-------- DATA IN THIS EXERCISE

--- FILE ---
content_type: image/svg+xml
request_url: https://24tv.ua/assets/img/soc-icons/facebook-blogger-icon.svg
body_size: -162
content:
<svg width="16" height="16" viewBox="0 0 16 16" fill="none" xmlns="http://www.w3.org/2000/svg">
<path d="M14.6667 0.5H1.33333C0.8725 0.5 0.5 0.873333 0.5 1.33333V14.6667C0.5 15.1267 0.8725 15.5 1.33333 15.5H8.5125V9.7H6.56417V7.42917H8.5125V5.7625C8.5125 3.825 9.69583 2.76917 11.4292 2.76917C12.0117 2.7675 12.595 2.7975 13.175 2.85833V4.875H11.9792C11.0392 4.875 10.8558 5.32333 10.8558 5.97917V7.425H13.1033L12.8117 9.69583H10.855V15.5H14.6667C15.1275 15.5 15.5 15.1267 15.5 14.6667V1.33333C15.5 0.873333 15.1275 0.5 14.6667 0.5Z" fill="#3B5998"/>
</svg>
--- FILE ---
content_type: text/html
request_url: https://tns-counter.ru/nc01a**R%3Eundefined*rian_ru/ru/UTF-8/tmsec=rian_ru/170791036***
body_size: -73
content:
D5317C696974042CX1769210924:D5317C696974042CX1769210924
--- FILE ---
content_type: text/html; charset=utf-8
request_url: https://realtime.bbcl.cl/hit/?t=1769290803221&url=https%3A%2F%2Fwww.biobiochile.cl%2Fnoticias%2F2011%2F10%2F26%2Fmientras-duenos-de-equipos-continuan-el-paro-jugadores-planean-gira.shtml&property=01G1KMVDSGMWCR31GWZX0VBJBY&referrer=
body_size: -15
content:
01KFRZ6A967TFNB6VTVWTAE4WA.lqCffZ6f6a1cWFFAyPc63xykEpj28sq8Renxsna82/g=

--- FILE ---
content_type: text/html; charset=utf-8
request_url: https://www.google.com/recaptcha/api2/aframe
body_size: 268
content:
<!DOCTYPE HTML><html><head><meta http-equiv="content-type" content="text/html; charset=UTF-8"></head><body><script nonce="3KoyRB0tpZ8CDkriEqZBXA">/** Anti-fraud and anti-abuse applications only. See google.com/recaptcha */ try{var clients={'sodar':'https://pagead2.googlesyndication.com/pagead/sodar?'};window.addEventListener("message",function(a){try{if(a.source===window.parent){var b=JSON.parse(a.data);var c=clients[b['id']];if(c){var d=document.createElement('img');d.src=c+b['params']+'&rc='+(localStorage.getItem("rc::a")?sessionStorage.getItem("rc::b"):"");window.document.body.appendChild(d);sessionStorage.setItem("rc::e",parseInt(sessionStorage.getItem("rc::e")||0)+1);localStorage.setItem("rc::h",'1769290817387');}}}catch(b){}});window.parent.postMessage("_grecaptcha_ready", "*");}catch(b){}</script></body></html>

----------------

## YOUR INSTRUCTIONS
All of the records need to be transcribed exactly.

## ANSWER TO THIS TASK
--- FILE ---
content_type: image/svg+xml
request_url: https://24tv.ua/assets/img/soc-icons/facebook-blogger-icon.svg
body_size: -162
content:
<svg width="16" height="16" viewBox="0 0 16 16" fill="none" xmlns="http://www.w3.org/2000/svg">
<path d="M14.6667 0.5H1.33333C0.8725 0.5 0.5 0.873333 0.5 1.33333V14.6667C0.5 15.1267 0.8725 15.5 1.33333 15.5H8.5125V9.7H6.56417V7.42917H8.5125V5.7625C8.5125 3.825 9.69583 2.76917 11.4292 2.76917C12.0117 2.7675 12.595 2.7975 13.175 2.85833V4.875H11.9792C11.0392 4.875 10.8558 5.32333 10.8558 5.97917V7.425H13.1033L12.8117 9.69583H10.855V15.5H14.6667C15.1275 15.5 15.5 15.1267 15.5 14.6667V1.33333C15.5 0.873333 15.1275 0.5 14.6667 0.5Z" fill="#3B5998"/>
</svg>
--- FILE ---
content_type: text/html
request_url: https://tns-counter.ru/nc01a**R%3Eundefined*rian_ru/ru/UTF-8/tmsec=rian_ru/170791036***
body_size: -73
content:
D5317C696974042CX1769210924:D5317C696974042CX1769210924
--- FILE ---
content_type: text/html; charset=utf-8
request_url: https://realtime.bbcl.cl/hit/?t=1769290803221&url=https%3A%2F%2Fwww.biobiochile.cl%2Fnoticias%2F2011%2F10%2F26%2Fmientras-duenos-de-equipos-continuan-el-paro-jugadores-planean-gira.shtml&property=01G1KMVDSGMWCR31GWZX0VBJBY&referrer=
body_size: -15
content:
01KFRZ6A967TFNB6VTVWTAE4WA.lqCffZ6f6a1cWFFAyPc63xykEpj28sq8Renxsna82/g=

--- FILE ---
content_type: text/html; charset=utf-8
request_url: https://www.google.com/recaptcha/api2/aframe
body_size: 268
content:
<!DOCTYPE HTML><html><head><meta http-equiv="content-type" content="text/html; charset=UTF-8"></head><body><script nonce="3KoyRB0tpZ8CDkriEqZBXA">/** Anti-fraud and anti-abuse applications only. See google.com/recaptcha */ try{var clients={'sodar':'https://pagead2.googlesyndication.com/pagead/sodar?'};window.addEventListener("message",function(a){try{if(a.source===window.parent){var b=JSON.parse(a.data);var c=clients[b['id']];if(c){var d=document.createElement('img');d.src=c+b['params']+'&rc='+(localStorage.getItem("rc::a")?sessionStorage.getItem("rc::b"):"");window.document.body.appendChild(d);sessionStorage.setItem("rc::e",parseInt(sessionStorage.getItem("rc::e")||0)+1);localStorage.setItem("rc::h",'1769290817387');}}}catch(b){}});window.parent.postMessage("_grecaptcha_ready", "*");}catch(b){}</script></body></html>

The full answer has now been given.